Besonders häufig findet sich dieses Lohnmodell dem DGB Bayern zufolge jedoch im Dienstleistungsbereich, besonders im Einzelhandel. Während Werkarbeiter in der Industrie zwar meist deutlich weniger als ihre fest angestellten Kollegen verdienen, aber von ihrem Lohn noch leben können, geht es für zahlreiche Angestellte von Discountern um die nackte Existenz. Denn immer mehr Handelsketten umgehen mithilfe von Werkverträgen gültige Tarif- und Mindestlöhne. „Regale für fünf bis sechs Euro die Stunde einzuräumen ist für Werkvertrags-Angestellte im Westen ganz normal“, sagt eine Sprecherin der Gewerkschaft Verdi. Allerdings müssen Firmen, die Werkarbeiter ausleihen, einige Regeln beachten: So dürfen die Gast-Angestellten nicht in die Arbeitsorganisation des Auftraggebers eingebunden sein und von diesem keine Weisungen erhalten. Sonst droht Ärger mit der Staatsanwaltschaft.

Schlachthäuser. Die Dumpinglohn-Zentren der Republik


Ende Januar durchsuchte der Zoll Büros der Einzelhandelsketten Netto und Kaufland. Der Vorwurf: Beide sollen rechtswidrige Werkverträge mit ihren Lagerarbeitern und Stapelfahrern abgeschlossen haben. Manche bayerischen Mitarbeiter sollen angeblich weniger als 6 Euro verdient haben. Ähnlich sieht es in der Fleischindustrie aus. Laut einer Studie sind mittlerweile vier von fünf Schlachtern in Großfleischereien mit Werkverträgen ausgestattet. „Deutsche Schlachthäuser entwickeln sich zum Dumpinglohn-Zentrum der Republik“, heißt es bei der Gewerkschaft Nahrung-Genuss-Gaststätten (NGG).
Neben dem schlechteren Verdienst kritisieren Gewerkschafter auch die bei Werkverträgen eingeschränkte Mitbestimmung. Der örtliche Betriebsrat des entleihenden Unternehmens ist für Werkangestellte – anders als bei Zeitarbeitern – nicht zuständig. Der Grund: Aus Werkverträgen erbrachte Leistungen gelten als Sach- und nicht als Personalkosten. Selbst schwerste Verstöße gegen den Arbeitsschutz bleiben so mitunter ungeahndet. Auch der Kündigungsschutz wird ausgehebelt. „Scheinwerkverträge müssen verboten werden“, fordert deshalb Bayerns DGB-Chef Jena.
Die Bundesregierung sieht derzeit dennoch keinen Handlungsbedarf.

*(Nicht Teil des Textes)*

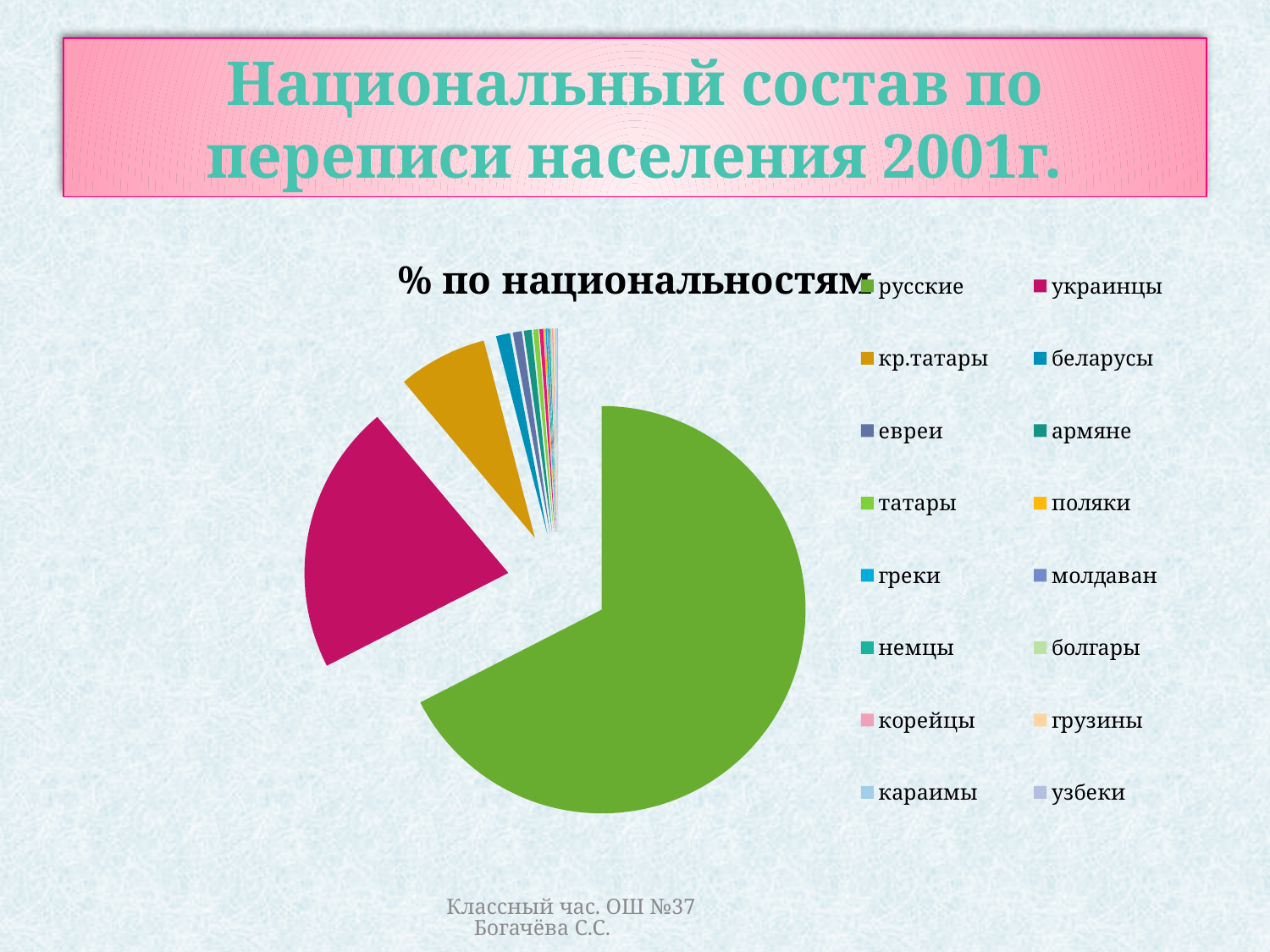
Which slice is larger, украинцы or кр.татары? украинцы Which nationality has the second largest slice of the pie? украинцы Which nationality has the largest slice of the pie? русские What is the title of the chart? % по национальностям What colour is the slice for русские? green Which slice is larger, беларусы or русские? русские Which nationality has the third largest slice of the pie? кр.татары How many nationalities are listed in the chart's legend? 16 What kind of chart is shown on the slide? pie chart Which slice is larger, кр.татары or беларусы? кр.татары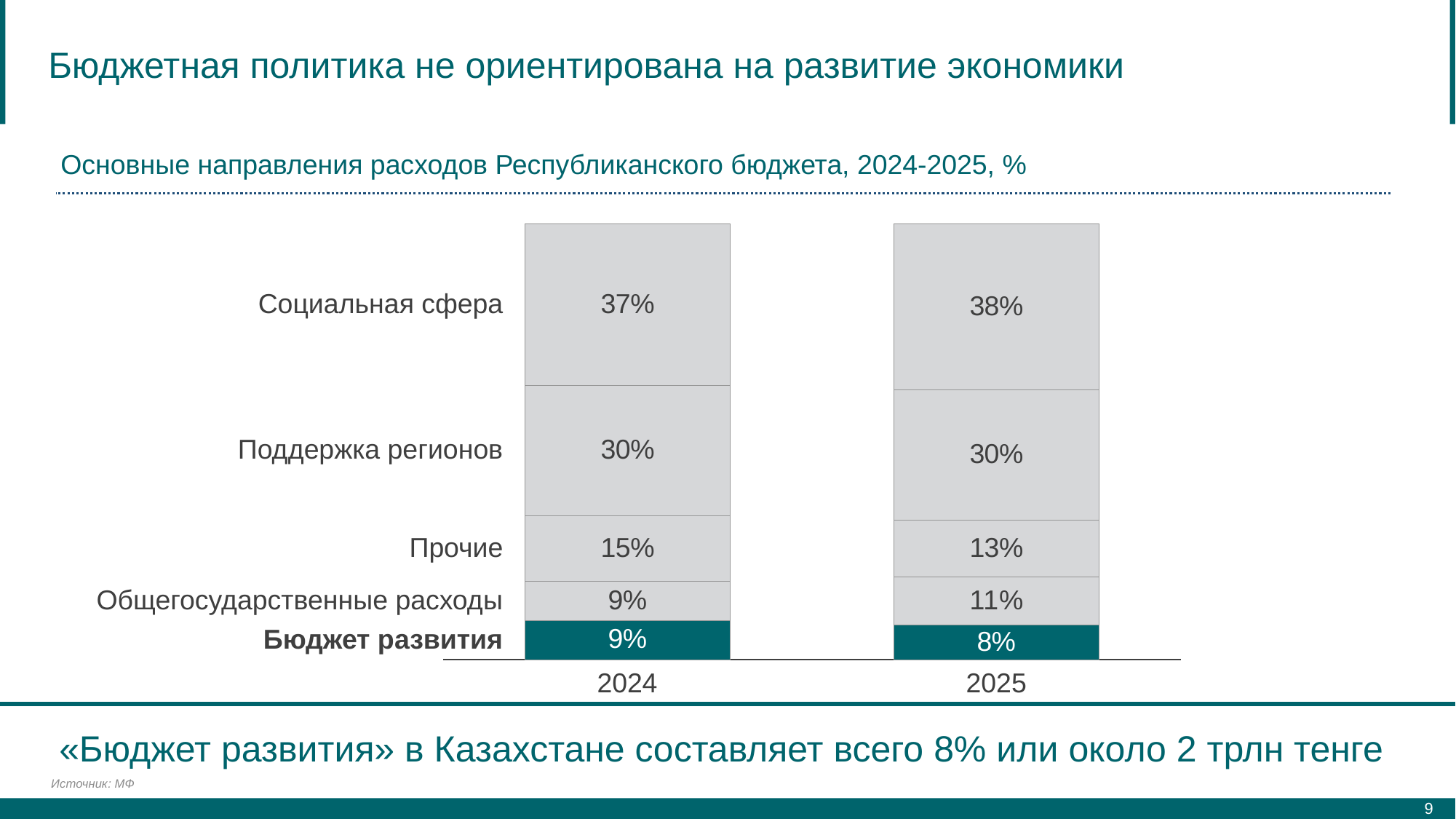
How many categories (segments) are shown in each stacked bar? 5 What type of chart is shown on the slide? Stacked bar chart What is the share of Социальная сфера in 2024? 37% What is the share of Общегосударственные расходы in 2025? 11% Which is larger: the share of Поддержка регионов in 2024 or the share of Социальная сфера in 2024? Социальная сфера in 2024 Does the share of Бюджет развития rise or fall from 2024 to 2025? Fall What is the share of Бюджет развития in 2025? 8% What is the total of the 2025 stacked bar? 100% Which category has the smallest share in 2025? Бюджет развития Which category has the largest share in 2025? Социальная сфера By how many percentage points did the share of Прочие change from 2024 to 2025? 2 What is the share of Прочие in 2024? 15%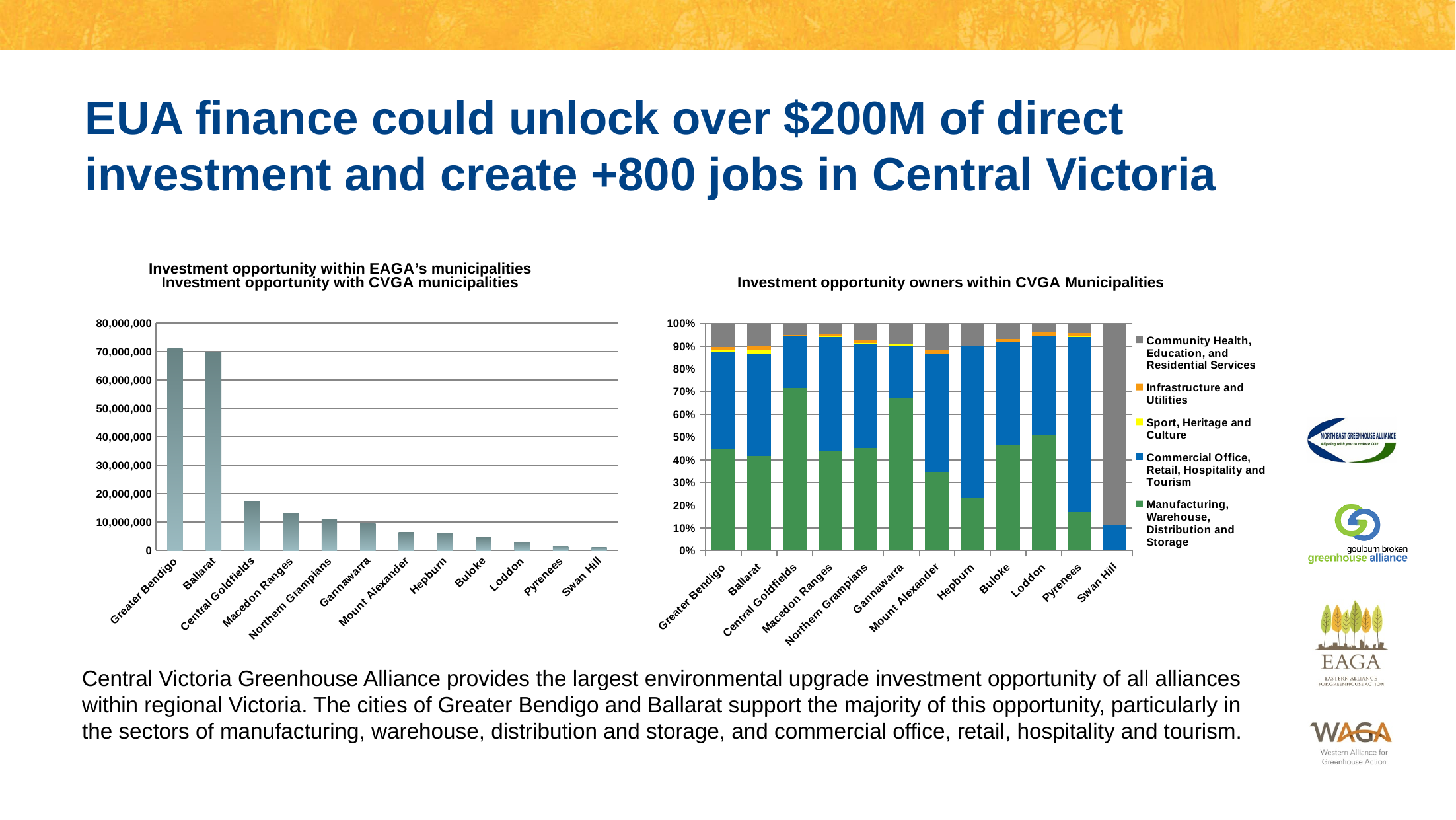
In the left chart, 'Investment opportunity with CVGA municipalities', which has the larger value, Central Goldfields or Macedon Ranges? Central Goldfields In the left chart, 'Investment opportunity with CVGA municipalities', is the value for Central Goldfields greater or less than 10,000,000? greater In the right chart, 'Investment opportunity owners within CVGA Municipalities', which municipality has the lowest Manufacturing, Warehouse, Distribution and Storage share? Swan Hill In the left chart, 'Investment opportunity with CVGA municipalities', is the value for Mount Alexander greater or less than 10,000,000? less How many municipalities are shown on the x axis of the left chart, 'Investment opportunity with CVGA municipalities'? 12 In the left chart, 'Investment opportunity with CVGA municipalities', is the value for Greater Bendigo greater or less than 60,000,000? greater What kind of chart is the right chart, 'Investment opportunity owners within CVGA Municipalities'? stacked bar chart How many series does the legend of the right chart, 'Investment opportunity owners within CVGA Municipalities', list? 5 In the left chart, 'Investment opportunity with CVGA municipalities', which has the larger value, Gannawarra or Buloke? Gannawarra In the right chart, 'Investment opportunity owners within CVGA Municipalities', which colour represents Community Health, Education, and Residential Services? grey What kind of chart is the left chart, 'Investment opportunity with CVGA municipalities'? bar chart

Der Bremer Arbeitsrechtsprofessor Wolfgang Däubler erwartet deshalb eine weitere Zunahme der Werkvertragsarbeit.
Frank Scherer hat mittlerweile übrigens einen neuen Job gefunden – ohne Werkvertrag. (Tobias Lill)

Kommentare (1)

  1. Arbeitnehmervertreter am 02.04.2012
    Gut das endlich mal jemand das Thema Leiharbeit aufnimmt und es für die Öffentlichkeit publik macht. Lohndumping der Arbeitgeber ist ein gesellschaftliches Problem und führt dazu, das der Staat in die Bresche springen muss.